### What is needed
Please reproduce, word for word, the part of the items that opens with the line containing "As this photograph" and closes with the line containing "2.86 metres", including both of those lines.

>> start Material

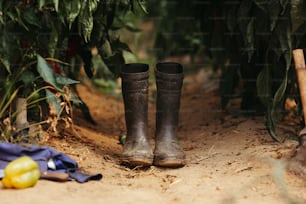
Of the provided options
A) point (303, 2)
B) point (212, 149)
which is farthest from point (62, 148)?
point (303, 2)

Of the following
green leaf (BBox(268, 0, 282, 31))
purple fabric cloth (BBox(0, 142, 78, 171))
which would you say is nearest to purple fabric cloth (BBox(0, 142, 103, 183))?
purple fabric cloth (BBox(0, 142, 78, 171))

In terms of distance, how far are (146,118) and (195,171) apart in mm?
339

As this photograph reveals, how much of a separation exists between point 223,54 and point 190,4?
1.87 ft

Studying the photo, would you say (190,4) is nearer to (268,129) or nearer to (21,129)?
(268,129)

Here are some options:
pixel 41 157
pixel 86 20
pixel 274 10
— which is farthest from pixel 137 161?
pixel 274 10

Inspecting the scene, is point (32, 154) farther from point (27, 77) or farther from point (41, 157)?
point (27, 77)

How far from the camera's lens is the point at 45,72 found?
2.86 metres

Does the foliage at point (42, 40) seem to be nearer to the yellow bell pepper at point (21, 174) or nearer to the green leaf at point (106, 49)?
the green leaf at point (106, 49)

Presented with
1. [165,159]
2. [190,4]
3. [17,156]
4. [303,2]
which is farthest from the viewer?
[190,4]

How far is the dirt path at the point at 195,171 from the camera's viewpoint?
7.55ft

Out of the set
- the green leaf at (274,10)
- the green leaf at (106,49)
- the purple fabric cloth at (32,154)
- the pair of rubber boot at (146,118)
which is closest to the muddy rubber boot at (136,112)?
the pair of rubber boot at (146,118)

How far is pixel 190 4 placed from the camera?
4230 millimetres

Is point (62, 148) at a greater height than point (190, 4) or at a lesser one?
lesser

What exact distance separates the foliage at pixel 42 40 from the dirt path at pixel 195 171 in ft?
0.82
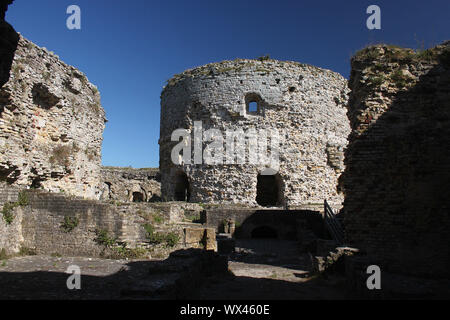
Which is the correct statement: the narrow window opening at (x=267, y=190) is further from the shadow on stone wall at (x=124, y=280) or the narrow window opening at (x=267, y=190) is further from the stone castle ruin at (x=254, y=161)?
the shadow on stone wall at (x=124, y=280)

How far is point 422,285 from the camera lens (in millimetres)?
→ 4406

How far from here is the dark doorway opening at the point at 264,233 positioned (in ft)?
47.3

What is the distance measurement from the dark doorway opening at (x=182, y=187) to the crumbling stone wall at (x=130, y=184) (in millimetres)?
5823

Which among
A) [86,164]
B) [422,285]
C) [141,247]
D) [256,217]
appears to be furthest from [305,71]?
[422,285]

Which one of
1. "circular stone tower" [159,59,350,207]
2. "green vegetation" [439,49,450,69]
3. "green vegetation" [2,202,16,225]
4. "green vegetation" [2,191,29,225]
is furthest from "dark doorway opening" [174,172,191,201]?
"green vegetation" [439,49,450,69]

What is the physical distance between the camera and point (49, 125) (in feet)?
33.5

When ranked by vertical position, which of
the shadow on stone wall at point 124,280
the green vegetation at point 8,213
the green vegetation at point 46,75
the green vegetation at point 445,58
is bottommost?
the shadow on stone wall at point 124,280

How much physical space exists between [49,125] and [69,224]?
3.74 meters

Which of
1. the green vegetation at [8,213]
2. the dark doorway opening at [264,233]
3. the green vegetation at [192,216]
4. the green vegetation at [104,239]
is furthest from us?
the dark doorway opening at [264,233]

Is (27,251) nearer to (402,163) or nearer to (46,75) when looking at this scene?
(46,75)

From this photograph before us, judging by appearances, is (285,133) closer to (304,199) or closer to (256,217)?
(304,199)

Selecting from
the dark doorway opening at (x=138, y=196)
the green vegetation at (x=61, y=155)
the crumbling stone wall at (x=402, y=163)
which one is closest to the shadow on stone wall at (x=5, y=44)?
the green vegetation at (x=61, y=155)

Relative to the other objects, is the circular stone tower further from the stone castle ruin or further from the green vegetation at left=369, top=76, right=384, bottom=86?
the green vegetation at left=369, top=76, right=384, bottom=86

>> end Material

### In response
As this photograph reveals, how much of a separation exists between point 223,54 and point 190,4?
1.87 ft

Studying the photo, would you say (190,4) is nearer to (268,129) or nearer to (21,129)?
(268,129)

Here are some options:
pixel 41 157
pixel 86 20
pixel 274 10
— which is farthest from pixel 137 161?
pixel 274 10

Inspecting the scene, is point (32, 154) farther from point (27, 77) or farther from point (41, 157)?
point (27, 77)

How far from the camera's lens is the point at 45,72 found?
2.86 metres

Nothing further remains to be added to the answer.